» **DO THIS**:
Turn the listing below into a numbered list, dropping the blank lines. Leave out the pictures.

:: DATA ROWS ::

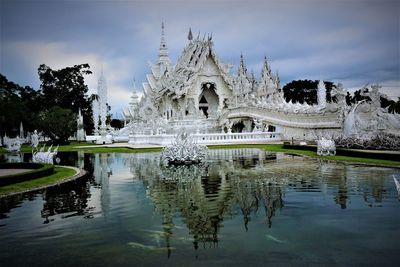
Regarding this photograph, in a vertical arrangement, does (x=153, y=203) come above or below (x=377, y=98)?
below

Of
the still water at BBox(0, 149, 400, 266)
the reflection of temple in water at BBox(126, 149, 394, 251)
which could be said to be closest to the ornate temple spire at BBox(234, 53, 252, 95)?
the reflection of temple in water at BBox(126, 149, 394, 251)

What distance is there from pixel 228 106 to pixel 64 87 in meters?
40.6

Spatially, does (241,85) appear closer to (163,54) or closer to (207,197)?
(163,54)

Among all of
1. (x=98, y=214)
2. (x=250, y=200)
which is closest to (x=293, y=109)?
(x=250, y=200)

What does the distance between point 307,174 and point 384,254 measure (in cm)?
742

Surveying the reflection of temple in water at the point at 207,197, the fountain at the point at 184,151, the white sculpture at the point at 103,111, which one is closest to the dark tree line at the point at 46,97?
the white sculpture at the point at 103,111

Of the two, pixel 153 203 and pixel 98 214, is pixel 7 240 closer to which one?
pixel 98 214

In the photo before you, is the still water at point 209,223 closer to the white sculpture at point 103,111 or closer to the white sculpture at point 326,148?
the white sculpture at point 326,148

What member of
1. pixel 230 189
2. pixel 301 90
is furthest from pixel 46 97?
pixel 230 189

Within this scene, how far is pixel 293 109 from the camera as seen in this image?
31.4 meters

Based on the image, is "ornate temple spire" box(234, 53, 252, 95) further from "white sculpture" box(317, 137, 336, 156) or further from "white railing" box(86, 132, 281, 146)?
"white sculpture" box(317, 137, 336, 156)

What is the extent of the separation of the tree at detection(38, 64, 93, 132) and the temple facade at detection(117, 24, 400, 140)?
12574 mm

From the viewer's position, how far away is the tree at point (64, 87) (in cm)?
6838

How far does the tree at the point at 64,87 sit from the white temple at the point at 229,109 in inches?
512
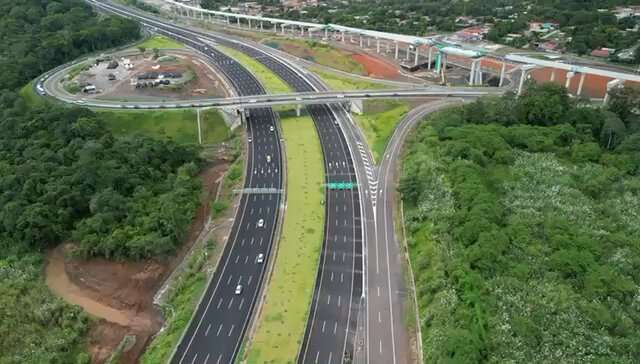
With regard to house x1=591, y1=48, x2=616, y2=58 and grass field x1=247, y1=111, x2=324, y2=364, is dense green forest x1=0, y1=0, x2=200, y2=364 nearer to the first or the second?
grass field x1=247, y1=111, x2=324, y2=364

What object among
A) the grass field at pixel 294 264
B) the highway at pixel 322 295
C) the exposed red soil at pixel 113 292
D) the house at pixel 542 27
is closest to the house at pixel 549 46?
the house at pixel 542 27

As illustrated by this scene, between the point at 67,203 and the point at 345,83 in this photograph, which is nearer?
the point at 67,203

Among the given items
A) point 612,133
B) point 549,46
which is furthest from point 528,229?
point 549,46

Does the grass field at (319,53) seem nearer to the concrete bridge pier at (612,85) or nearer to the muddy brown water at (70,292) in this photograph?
the concrete bridge pier at (612,85)

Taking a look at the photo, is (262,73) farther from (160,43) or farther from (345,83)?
(160,43)

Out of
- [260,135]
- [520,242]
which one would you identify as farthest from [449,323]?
[260,135]

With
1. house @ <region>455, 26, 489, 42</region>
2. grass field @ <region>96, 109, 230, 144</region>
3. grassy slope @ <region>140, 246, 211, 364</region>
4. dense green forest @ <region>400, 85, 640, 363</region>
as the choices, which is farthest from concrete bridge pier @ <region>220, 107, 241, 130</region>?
house @ <region>455, 26, 489, 42</region>

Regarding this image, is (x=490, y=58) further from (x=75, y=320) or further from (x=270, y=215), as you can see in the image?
(x=75, y=320)
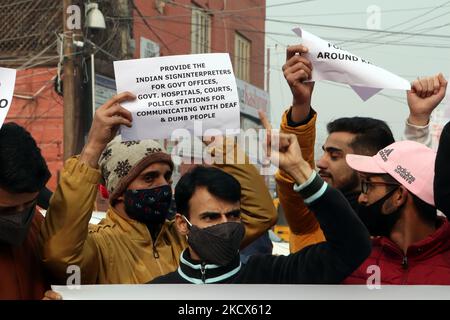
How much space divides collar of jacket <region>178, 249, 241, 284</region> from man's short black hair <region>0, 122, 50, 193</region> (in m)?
0.48

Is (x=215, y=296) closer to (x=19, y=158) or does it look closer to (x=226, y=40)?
(x=19, y=158)

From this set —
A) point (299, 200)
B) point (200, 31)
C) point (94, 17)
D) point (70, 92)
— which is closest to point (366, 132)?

:::

» **RESPONSE BELOW**:
1. Regarding this photograph, in a vertical arrangement, does (x=153, y=203) come above or below (x=377, y=98)?
2. below
3. Of
4. the still water at BBox(0, 149, 400, 266)
5. the reflection of temple in water at BBox(126, 149, 394, 251)
6. which could be said to be closest to the ornate temple spire at BBox(234, 53, 252, 95)?
7. the reflection of temple in water at BBox(126, 149, 394, 251)
8. What distance is there from pixel 228 106 to pixel 64 87 in meters?
9. 40.6
10. Spatially, does (241,85) appear closer to (163,54) or closer to (207,197)?
11. (163,54)
12. Among all of
13. 1. (x=98, y=214)
14. 2. (x=250, y=200)
15. which is closest to (x=293, y=109)?
16. (x=250, y=200)
17. What does the distance between point 307,174 and point 384,254 measure (in cm)?
18. 742
19. Surveying the reflection of temple in water at the point at 207,197, the fountain at the point at 184,151, the white sculpture at the point at 103,111, which one is closest to the dark tree line at the point at 46,97?
20. the white sculpture at the point at 103,111
21. Of the two, pixel 153 203 and pixel 98 214, is pixel 7 240 closer to which one?
22. pixel 98 214
23. In the photo before you, is the still water at point 209,223 closer to the white sculpture at point 103,111 or closer to the white sculpture at point 326,148?
24. the white sculpture at point 326,148
25. What member of
26. 1. pixel 230 189
27. 2. pixel 301 90
28. is furthest from pixel 46 97?
29. pixel 230 189
30. Within this scene, how far is pixel 293 109 from the camera as seen in this image?
31. 31.4 meters
32. Based on the image, is "ornate temple spire" box(234, 53, 252, 95) further from "white sculpture" box(317, 137, 336, 156) or further from "white railing" box(86, 132, 281, 146)?
33. "white sculpture" box(317, 137, 336, 156)
34. What is the extent of the separation of the tree at detection(38, 64, 93, 132) and the temple facade at detection(117, 24, 400, 140)?
35. 12574 mm
36. From the viewer's position, how far away is the tree at point (64, 87) (in cm)?
37. 6838
38. How far does the tree at the point at 64,87 sit from the white temple at the point at 229,109 in inches?
39. 512
40. With regard to house x1=591, y1=48, x2=616, y2=58 and grass field x1=247, y1=111, x2=324, y2=364, is dense green forest x1=0, y1=0, x2=200, y2=364 nearer to the first or the second?
41. grass field x1=247, y1=111, x2=324, y2=364
42. What object among
43. A) the grass field at pixel 294 264
44. B) the highway at pixel 322 295
45. C) the exposed red soil at pixel 113 292
46. D) the house at pixel 542 27
47. is closest to the house at pixel 549 46?
48. the house at pixel 542 27
49. As illustrated by this scene, between the point at 67,203 and the point at 345,83 in this photograph, which is nearer?
50. the point at 67,203
51. Among the given items
52. A) point 612,133
53. B) point 549,46
54. which is furthest from point 528,229?
55. point 549,46
56. Does the grass field at (319,53) seem nearer to the concrete bridge pier at (612,85) or nearer to the muddy brown water at (70,292) in this photograph?
57. the concrete bridge pier at (612,85)
58. Taking a look at the photo, is (262,73) farther from (160,43) or farther from (345,83)?
59. (160,43)
60. Out of
61. - [260,135]
62. - [520,242]
63. which one would you identify as farthest from [449,323]?
64. [260,135]
65. With
66. 1. house @ <region>455, 26, 489, 42</region>
67. 2. grass field @ <region>96, 109, 230, 144</region>
68. 3. grassy slope @ <region>140, 246, 211, 364</region>
69. 4. dense green forest @ <region>400, 85, 640, 363</region>
70. as the choices, which is farthest from concrete bridge pier @ <region>220, 107, 241, 130</region>?
71. house @ <region>455, 26, 489, 42</region>
72. Regarding this image, is (x=490, y=58) further from (x=75, y=320) or further from (x=270, y=215), as you can see in the image?
73. (x=75, y=320)
74. How much space divides collar of jacket <region>178, 249, 241, 284</region> from man's short black hair <region>0, 122, 50, 193</region> (in m)?
75. 0.48
76. Is (x=215, y=296) closer to (x=19, y=158) or does it look closer to (x=226, y=40)?
77. (x=19, y=158)
78. From this set —
79. A) point (299, 200)
80. B) point (200, 31)
81. C) point (94, 17)
82. D) point (70, 92)
83. — which is closest to point (366, 132)?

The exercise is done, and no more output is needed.